“Itu Mah Gampang!”
Frasa ini sering muncul ketika orang lain mengeluhkan kesulitan atau tantangan dalam suatu tugas. Mereka akan dengan entengnya berkata, “Itu mah gampang!” seolah-olah masalah tersebut sangat sepele dan hanya orang yang tidak kompeten yang akan kesulitan. Padahal, mungkin saja mereka sendiri belum pernah menghadapi situasi serupa atau belum tahu detail kesulitannya.
Ini adalah bentuk lain dari meremehkan usaha orang lain. Mereka tidak memberikan empati atau dukungan, melainkan malah membuat orang lain merasa tidak cakap. Padahal, setiap orang memiliki tingkat kesulitan yang berbeda dalam menghadapi sebuah tantangan. Frasa ini cenderung membuat orang merasa malas untuk meminta bantuan atau bahkan berdiskusi dengan mereka.
“Percayalah Padaku…”
Meskipun terlihat seperti ajakan untuk percaya, frasa ini seringkali digunakan untuk mengakhiri argumen tanpa memberikan penjelasan lebih lanjut. Mereka ingin orang lain menerima pendapat mereka begitu saja, tanpa perlu bukti atau alasan yang kuat. Ini adalah cara mereka untuk menegaskan otoritas dan menghindari pertanyaan lebih lanjut yang mungkin membongkar ketidaktahuan mereka.
Misalnya, saat memberikan saran yang belum tentu benar, mereka akan berkata, “Percayalah padaku, ini cara terbaik.” Mereka ingin mengandalkan karisma atau posisi mereka, bukan pada validitas argumen. Ini bisa berbahaya, terutama jika saran yang diberikan berpotensi merugikan.
Mengapa Mereka Bertingkah Seolah Tahu Segalanya?
Memahami mengapa seseorang bertingkah seperti tahu segalanya bisa membantu kita menghadapinya dengan lebih bijak. Ini bukan melulu tentang kesombongan, meskipun kadang ada elemen itu. Ada beberapa faktor psikologis yang mungkin mendasarinya.
Kebutuhan untuk Merasa Penting dan Diakui
Salah satu alasan utama adalah kebutuhan akan validasi dan pengakuan. Mereka merasa perlu untuk selalu menjadi yang paling cerdas, paling informatif, atau paling berpengetahuan dalam setiap situasi. Dengan menunjukkan bahwa mereka tahu segalanya, mereka berharap bisa mendapatkan kekaguman, rasa hormat, atau setidaknya, perhatian dari orang lain. Ini bisa jadi kompensasi atas rasa tidak aman atau kurang percaya diri yang tersembunyi.
Sindrom Dunning-Kruger
Konsep Sindrom Dunning-Kruger sangat relevan di sini. Sindrom ini menjelaskan fenomena kognitif di mana orang dengan kemampuan rendah dalam suatu bidang cenderung melebih-lebihkan kompetensi mereka. Mereka tidak memiliki metakognisi yang cukup untuk mengenali ketidakmampuan mereka sendiri. Akibatnya, mereka merasa sangat yakin dengan pengetahuan mereka, padahal sebenarnya tidak. Ini bukan kesombongan murni, melainkan ketidaksadaran akan keterbatasan diri.
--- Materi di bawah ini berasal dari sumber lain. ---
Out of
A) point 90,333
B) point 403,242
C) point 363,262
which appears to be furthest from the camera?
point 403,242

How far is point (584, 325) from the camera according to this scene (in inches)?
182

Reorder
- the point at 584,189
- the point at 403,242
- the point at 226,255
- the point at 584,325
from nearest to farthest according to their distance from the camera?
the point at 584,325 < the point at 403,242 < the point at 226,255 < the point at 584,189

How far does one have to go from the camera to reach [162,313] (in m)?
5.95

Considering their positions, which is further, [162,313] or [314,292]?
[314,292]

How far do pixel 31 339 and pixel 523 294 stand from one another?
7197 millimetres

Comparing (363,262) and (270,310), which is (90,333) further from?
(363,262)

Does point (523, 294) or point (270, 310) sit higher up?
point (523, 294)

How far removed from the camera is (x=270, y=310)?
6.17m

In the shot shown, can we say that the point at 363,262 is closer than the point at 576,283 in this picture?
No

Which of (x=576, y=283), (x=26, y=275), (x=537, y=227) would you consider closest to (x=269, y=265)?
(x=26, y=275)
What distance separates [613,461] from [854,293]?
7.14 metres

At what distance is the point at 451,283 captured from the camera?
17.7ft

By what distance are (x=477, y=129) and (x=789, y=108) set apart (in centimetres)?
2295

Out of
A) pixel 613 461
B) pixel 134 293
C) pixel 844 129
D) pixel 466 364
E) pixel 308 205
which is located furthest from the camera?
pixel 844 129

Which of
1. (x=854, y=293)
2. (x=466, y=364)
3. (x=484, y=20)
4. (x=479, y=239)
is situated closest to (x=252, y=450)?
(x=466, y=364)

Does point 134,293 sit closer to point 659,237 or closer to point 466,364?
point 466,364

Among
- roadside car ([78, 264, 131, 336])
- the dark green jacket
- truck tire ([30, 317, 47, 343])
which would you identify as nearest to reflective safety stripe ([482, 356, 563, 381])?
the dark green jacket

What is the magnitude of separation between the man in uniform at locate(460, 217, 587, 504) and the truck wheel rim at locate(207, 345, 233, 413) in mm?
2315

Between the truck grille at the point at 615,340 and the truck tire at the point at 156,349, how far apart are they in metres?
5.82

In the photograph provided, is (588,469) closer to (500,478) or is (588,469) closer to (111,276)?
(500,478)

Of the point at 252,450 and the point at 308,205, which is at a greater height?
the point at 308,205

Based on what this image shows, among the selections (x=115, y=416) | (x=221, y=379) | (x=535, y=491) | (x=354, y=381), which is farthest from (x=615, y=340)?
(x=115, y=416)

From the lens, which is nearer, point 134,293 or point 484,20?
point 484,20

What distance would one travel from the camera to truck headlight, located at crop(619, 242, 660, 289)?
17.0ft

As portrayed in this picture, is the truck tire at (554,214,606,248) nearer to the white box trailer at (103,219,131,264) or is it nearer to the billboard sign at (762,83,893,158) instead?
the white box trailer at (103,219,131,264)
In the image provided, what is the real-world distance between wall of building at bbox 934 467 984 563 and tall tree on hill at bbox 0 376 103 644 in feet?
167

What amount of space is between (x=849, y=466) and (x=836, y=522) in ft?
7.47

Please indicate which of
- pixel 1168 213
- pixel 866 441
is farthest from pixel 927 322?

Fear of Missing Out (FOMO) Pengetahuan
Di era informasi yang serba cepat ini, ada tekanan untuk selalu “up-to-date” dan memiliki informasi terbaru. Bagi sebagian orang, ini bisa berkembang menjadi semacam FOMO pengetahuan. Mereka takut dianggap tidak tahu atau ketinggalan informasi, sehingga mereka berusaha keras untuk menunjukkan bahwa mereka selalu terdepan dalam hal pengetahuan. Mereka mungkin sering menghabiskan waktu di media sosial atau membaca berita tanpa mencerna informasinya secara mendalam, hanya agar bisa ikut serta dalam percakapan.
Ingin Mengontrol Diskusi
Dengan tampil sebagai orang yang paling tahu, mereka juga bisa mencoba mengontrol arah diskusi atau percakapan. Ketika mereka menjadi sumber utama informasi atau opini, mereka secara tidak langsung memegang kendali. Ini bisa menjadi strategi bagi mereka yang merasa tidak aman dalam situasi sosial dan ingin mengurangi ketidakpastian dengan mendominasi percakapan.